* **Task to carry out**: Reproduce the records line for line, starting at the line that contains "Line up the" and ending with the last of the records, leaving out the pictures.

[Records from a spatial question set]

..............................

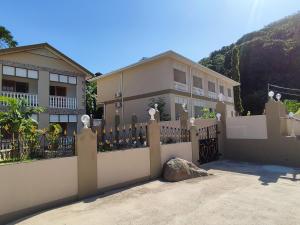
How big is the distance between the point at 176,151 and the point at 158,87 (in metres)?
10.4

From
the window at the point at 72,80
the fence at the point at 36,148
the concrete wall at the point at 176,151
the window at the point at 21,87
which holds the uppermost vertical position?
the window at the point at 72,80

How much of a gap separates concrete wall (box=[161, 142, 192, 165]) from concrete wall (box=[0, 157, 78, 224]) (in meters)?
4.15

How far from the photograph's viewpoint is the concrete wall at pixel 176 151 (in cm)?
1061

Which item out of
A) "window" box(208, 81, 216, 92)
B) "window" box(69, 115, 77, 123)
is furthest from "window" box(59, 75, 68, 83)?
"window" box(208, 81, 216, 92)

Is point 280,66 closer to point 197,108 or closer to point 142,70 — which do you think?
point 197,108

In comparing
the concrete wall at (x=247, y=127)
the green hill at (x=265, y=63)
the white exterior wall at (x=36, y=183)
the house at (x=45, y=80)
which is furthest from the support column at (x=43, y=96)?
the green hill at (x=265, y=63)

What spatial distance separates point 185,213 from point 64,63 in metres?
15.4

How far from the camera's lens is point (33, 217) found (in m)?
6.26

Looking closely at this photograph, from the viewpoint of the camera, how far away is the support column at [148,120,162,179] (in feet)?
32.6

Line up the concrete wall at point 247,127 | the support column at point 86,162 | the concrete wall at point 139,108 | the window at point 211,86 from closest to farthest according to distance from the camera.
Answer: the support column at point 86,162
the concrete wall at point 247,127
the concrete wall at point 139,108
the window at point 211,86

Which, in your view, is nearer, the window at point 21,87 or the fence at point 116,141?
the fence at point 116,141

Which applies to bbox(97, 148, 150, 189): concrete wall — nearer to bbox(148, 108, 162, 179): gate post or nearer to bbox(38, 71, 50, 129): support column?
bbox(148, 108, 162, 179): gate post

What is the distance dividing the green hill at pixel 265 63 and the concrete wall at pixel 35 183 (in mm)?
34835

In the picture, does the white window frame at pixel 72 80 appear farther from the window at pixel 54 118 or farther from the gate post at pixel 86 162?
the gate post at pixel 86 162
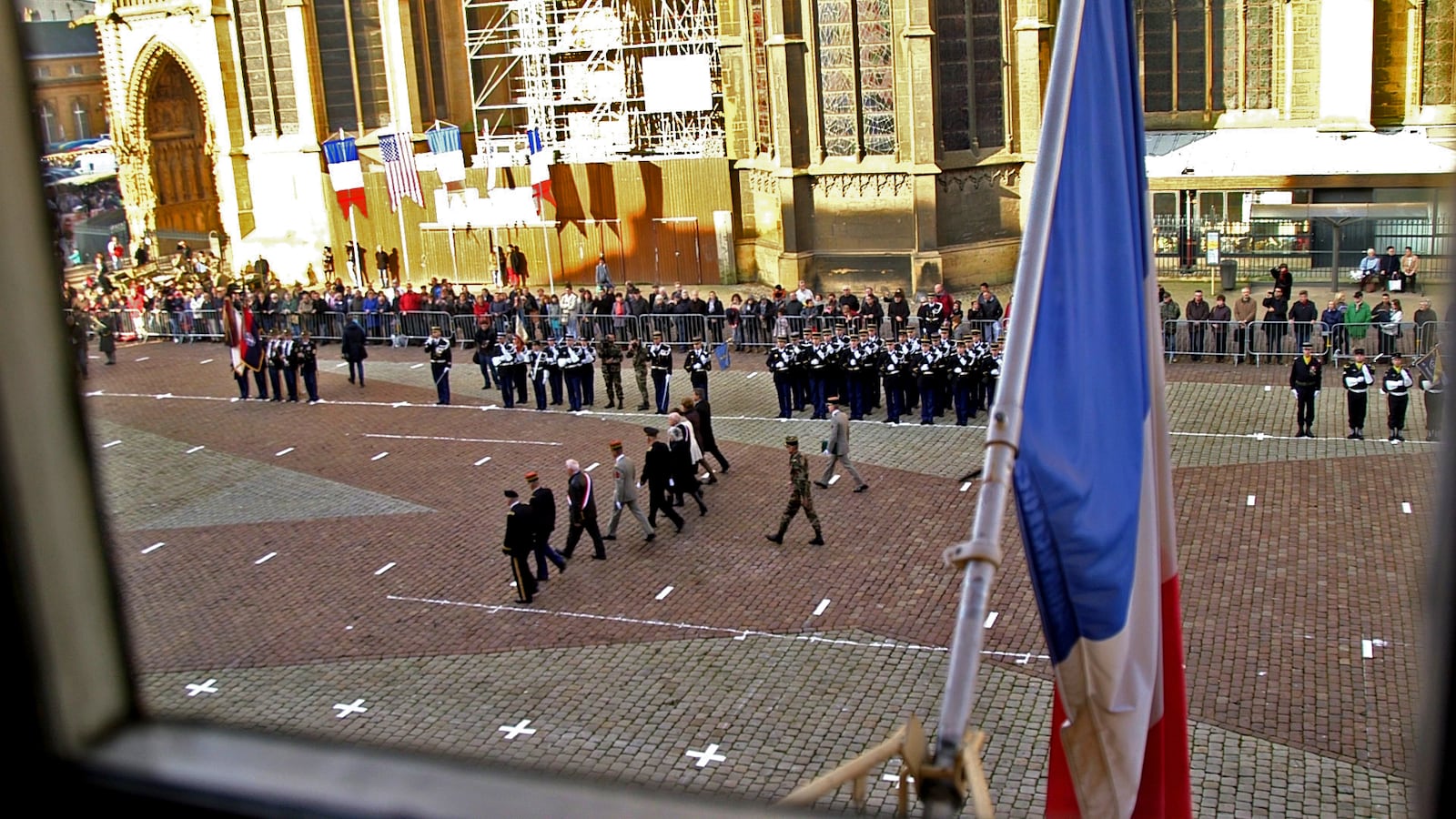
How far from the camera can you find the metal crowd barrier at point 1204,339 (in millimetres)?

..............................

* **The output**:
Line up the concrete wall at point 247,127 | the support column at point 86,162 | the concrete wall at point 139,108 | the window at point 211,86 from closest to farthest according to distance from the camera.
Answer: the support column at point 86,162
the concrete wall at point 247,127
the concrete wall at point 139,108
the window at point 211,86

Which, in your view, is nearer, the window at point 21,87 or the fence at point 116,141?
the fence at point 116,141

Which applies to bbox(97, 148, 150, 189): concrete wall — nearer to bbox(148, 108, 162, 179): gate post or nearer to bbox(38, 71, 50, 129): support column?
bbox(148, 108, 162, 179): gate post

What is the distance dividing the green hill at pixel 265 63 and the concrete wall at pixel 35 183 (in mm)?
34835

In the picture, does the white window frame at pixel 72 80 appear farther from the window at pixel 54 118 or farther from the gate post at pixel 86 162?
the gate post at pixel 86 162
How far from the camera can you find the metal crowd barrier at point 1204,339 (in millimetres)?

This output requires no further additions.